[START]

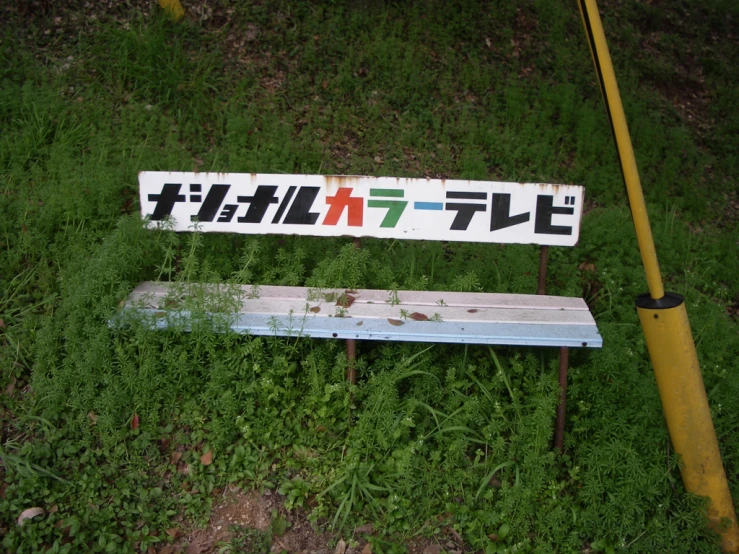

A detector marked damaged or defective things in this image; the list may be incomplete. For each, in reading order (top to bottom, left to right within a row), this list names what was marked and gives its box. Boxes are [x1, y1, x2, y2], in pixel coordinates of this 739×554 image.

rusty sign [139, 170, 584, 244]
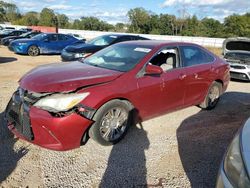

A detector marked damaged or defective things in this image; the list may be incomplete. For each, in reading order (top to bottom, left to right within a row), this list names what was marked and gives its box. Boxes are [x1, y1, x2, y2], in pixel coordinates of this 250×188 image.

front bumper damage [4, 88, 94, 151]
broken headlight [33, 92, 89, 112]
crumpled hood [19, 61, 122, 92]
damaged red toyota camry [4, 40, 230, 151]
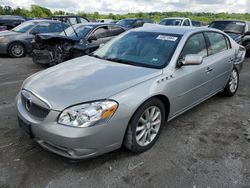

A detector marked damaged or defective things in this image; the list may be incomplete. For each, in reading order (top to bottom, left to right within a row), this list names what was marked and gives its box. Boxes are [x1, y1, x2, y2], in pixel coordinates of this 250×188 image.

damaged car in background [30, 22, 126, 66]
damaged car in background [209, 20, 250, 55]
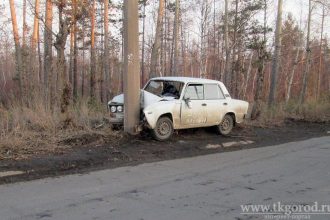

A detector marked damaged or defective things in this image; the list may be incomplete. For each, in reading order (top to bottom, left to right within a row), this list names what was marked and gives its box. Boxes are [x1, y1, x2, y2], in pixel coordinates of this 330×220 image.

damaged hood [108, 90, 175, 108]
shattered windshield [144, 80, 184, 99]
crashed white car [107, 76, 249, 140]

[END]

What is required:
Rewrite the records as a Markdown table with the columns Row and Line, one numbered row per line. Start at the beginning of the records and end at the line containing "damaged red toyota camry [4, 40, 230, 151]", including that line, and leave out blank lines and the pictures.

Final result:
| Row | Line |
|---|---|
| 1 | A detector marked damaged or defective things in this image; the list may be incomplete. For each, in reading order (top to bottom, left to right within a row), this list names what was marked and gives its box. Boxes are [x1, y1, x2, y2], in pixel coordinates of this 739×554 image. |
| 2 | rusty sign [139, 170, 584, 244] |
| 3 | A detector marked damaged or defective things in this image; the list may be incomplete. For each, in reading order (top to bottom, left to right within a row), this list names what was marked and gives its box. Boxes are [x1, y1, x2, y2], in pixel coordinates of this 250×188 image. |
| 4 | front bumper damage [4, 88, 94, 151] |
| 5 | broken headlight [33, 92, 89, 112] |
| 6 | crumpled hood [19, 61, 122, 92] |
| 7 | damaged red toyota camry [4, 40, 230, 151] |